■ Tugas dan Latihan
**A)** Menurut teks tentang Kota Hofu dan inovasi Jepang, apa nama ilmu kegagalan yang mulai diformulasikan di Jepang?
**B)** Tuliskan lanjutan teks tentang Kota Hofu dan inovasi Jepang, dimulai setelah kalimat terakhir yang ditampilkan.

╭─ Teks yang Diberikan

Kota Hofu mungkin sebuah contoh nyata. Hofu dulunya adalah kota industri yang
sangat tertinggal dengan penduduk yang terlalu padat. Loyalitas penduduk untuk
tetap bartahan (tidak pergi ke luar kota) dan punya komitmen bersama untuk
bekerja keras siang dan malam akhirnya mengubah Hofu menjadi kota makmur dan
modern. Bahkan saat ini kota industri terbaik dengan produksi kendaraan
mencapai 160 ribu per tahun.
5.
Inovasi
Jepang
bukan bangsa penemu, tapi orang Jepang mempunyai kelebihan dalam meracik temuan
orang dan kemudian memasarkannya dalam bentuk yang diminati oleh masyarakat. Yang unik bahwa ilmu dan teori dimana orang harus
belajar dari kegegelan ini mulai diformulasikan di jepang dengan nama
Shippaigaku (ilmu kegagalan) (Agung, 2012 :128).

╰─
╭─ Data Hasil Ekstraksi

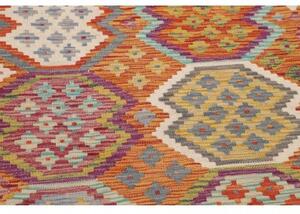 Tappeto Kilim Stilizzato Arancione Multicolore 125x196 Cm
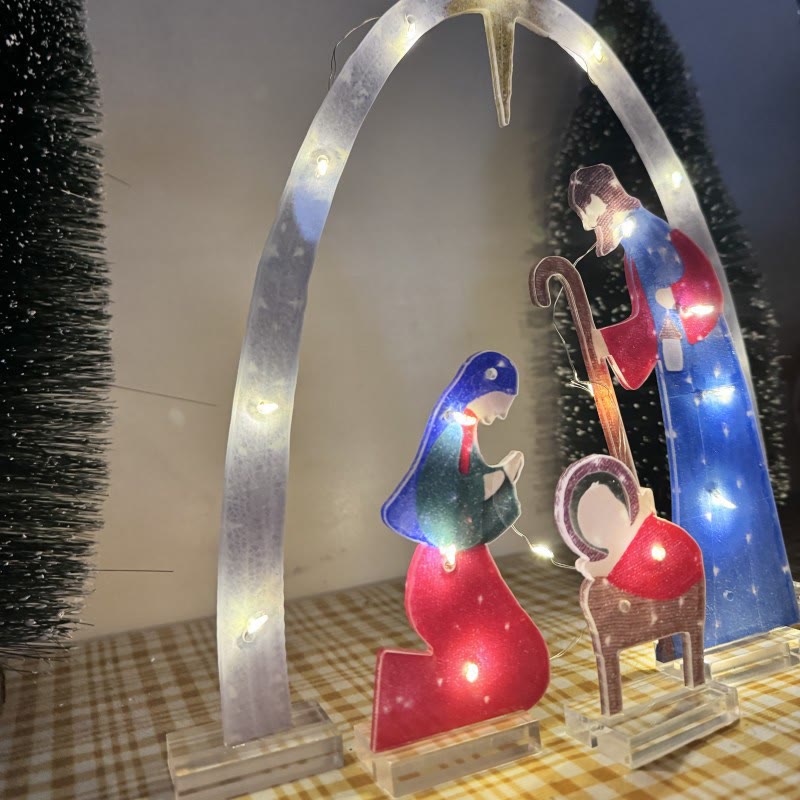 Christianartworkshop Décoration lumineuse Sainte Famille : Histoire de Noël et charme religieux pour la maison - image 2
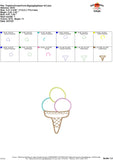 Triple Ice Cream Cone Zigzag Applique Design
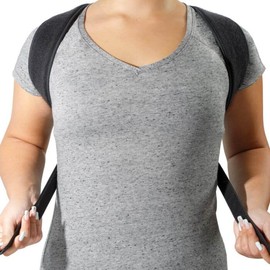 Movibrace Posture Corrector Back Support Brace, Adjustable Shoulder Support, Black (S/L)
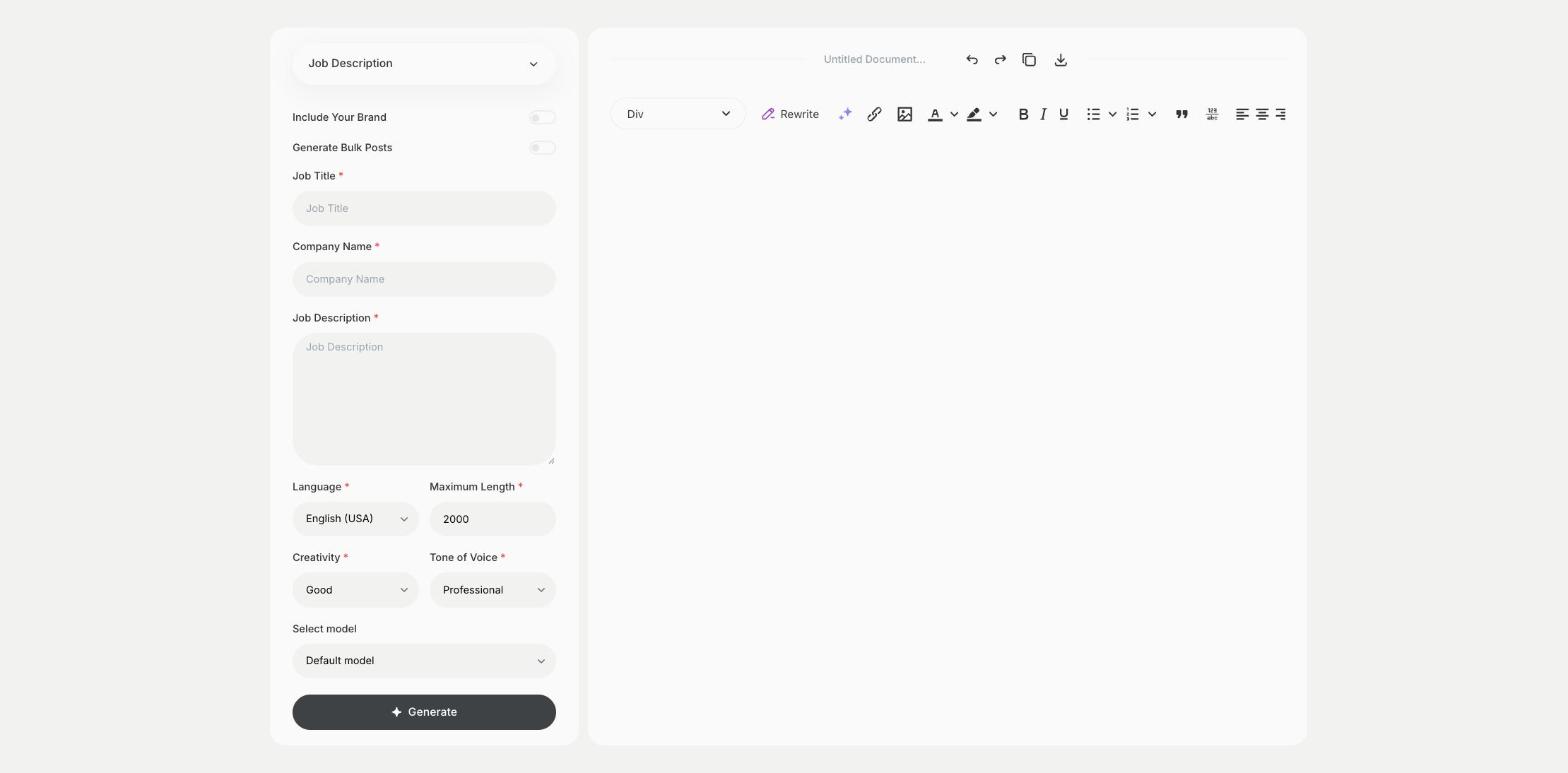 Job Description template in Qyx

╰─
╭─ Data Hasil Ekstraksi

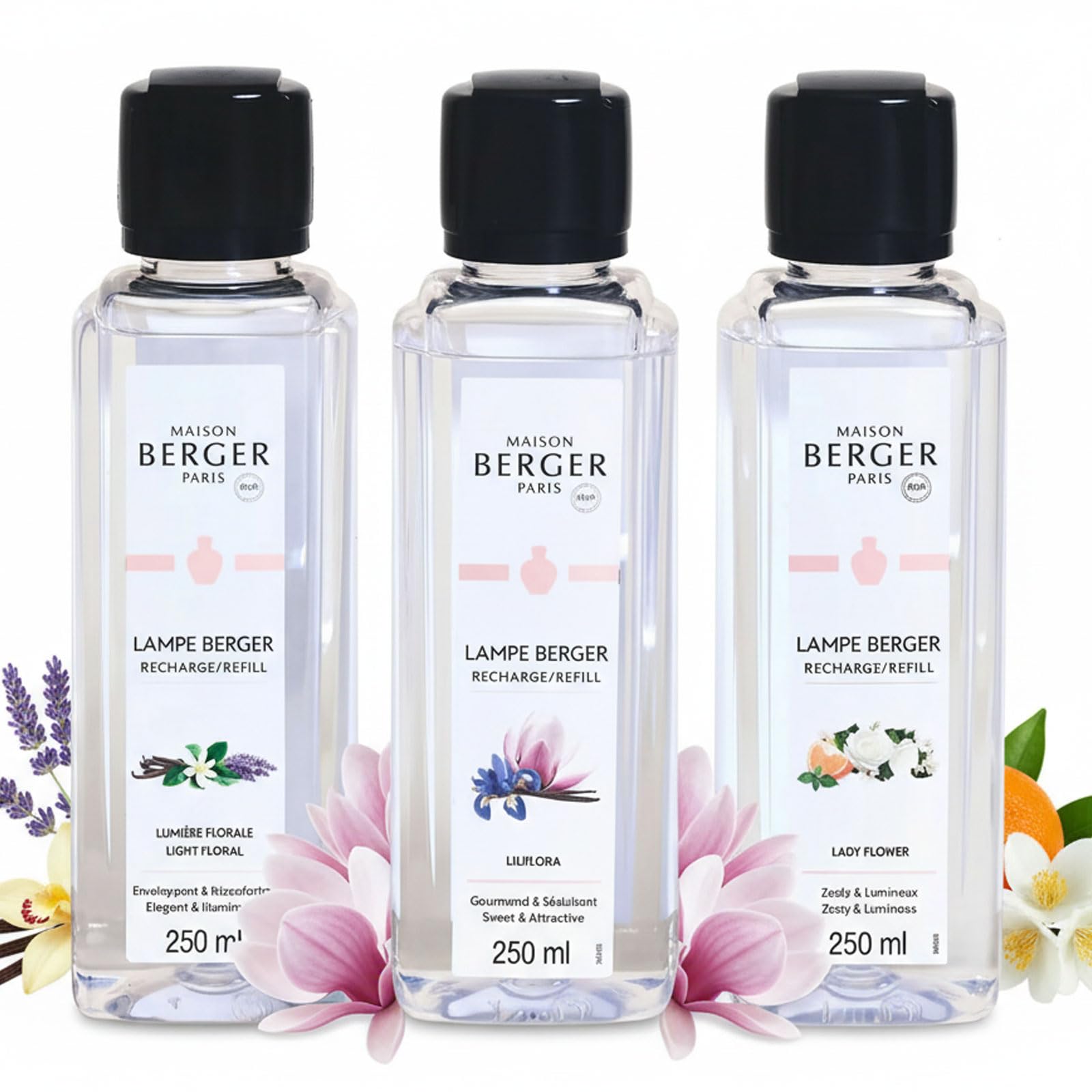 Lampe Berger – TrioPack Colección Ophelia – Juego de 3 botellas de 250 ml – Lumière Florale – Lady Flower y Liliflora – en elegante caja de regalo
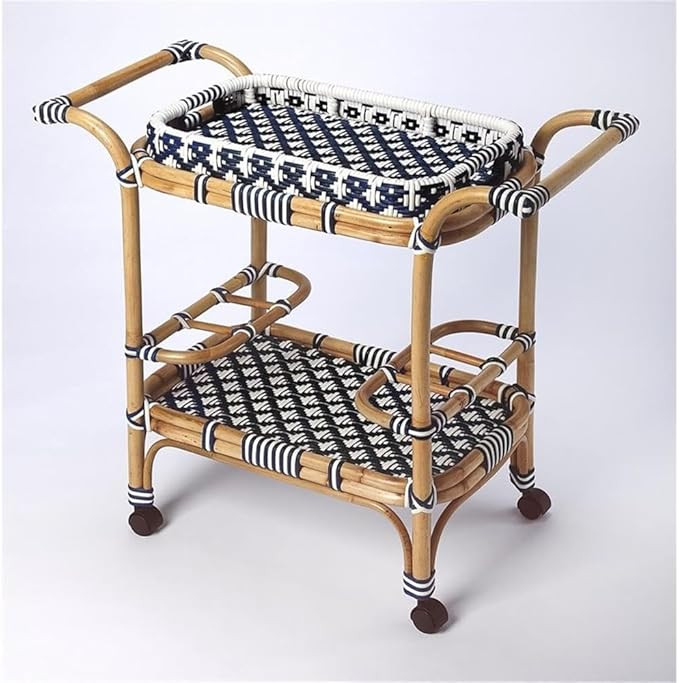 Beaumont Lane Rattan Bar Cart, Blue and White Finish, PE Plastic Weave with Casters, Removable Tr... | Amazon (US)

╰─

■ Jawaban Berurutan
**A)** Shippaigaku.

**B)**
Menarik membaca kisah Akio Morita yang mengembangkan Sony Walkman yang melegenda itu. Cassete tape tidak ditemukan oleh Sony, patennya dimiliki oleh
perusahaan Phillips Electronics. Tapi
yang berhasil mengembangkan dan membuat model portabel sebagai sebuah produk
yang booming selama puluhan tahun adalah Akio Morita, pendiri dan CEO Sony pada
masa itu. Sampai 1995, tercatat lebih dari 300 model walkman lahir dan jumlah
total produksi mencapai 150 juta produk.
6.
Pantang
Menyerah
Bangsa
Jepang memiliki semangat pantang menyerah. Mereka tidak takut dengan cobaan dan
kesusahan. Mereka sanggup berhadapan dengan segala cobaan demi mencapai
tujuannya. Mereka juga teguh menjaga harga diri dan kehormatan bangsa. Jika
melakukan suatu pekerjaan maka mereka melakukannya dengan sungguh agar
mendapatkan hasil yang terbaik.
Bangsa
Jepang sulit menerima kekalahan. Bagi mereka, kalah tidak berarti mati.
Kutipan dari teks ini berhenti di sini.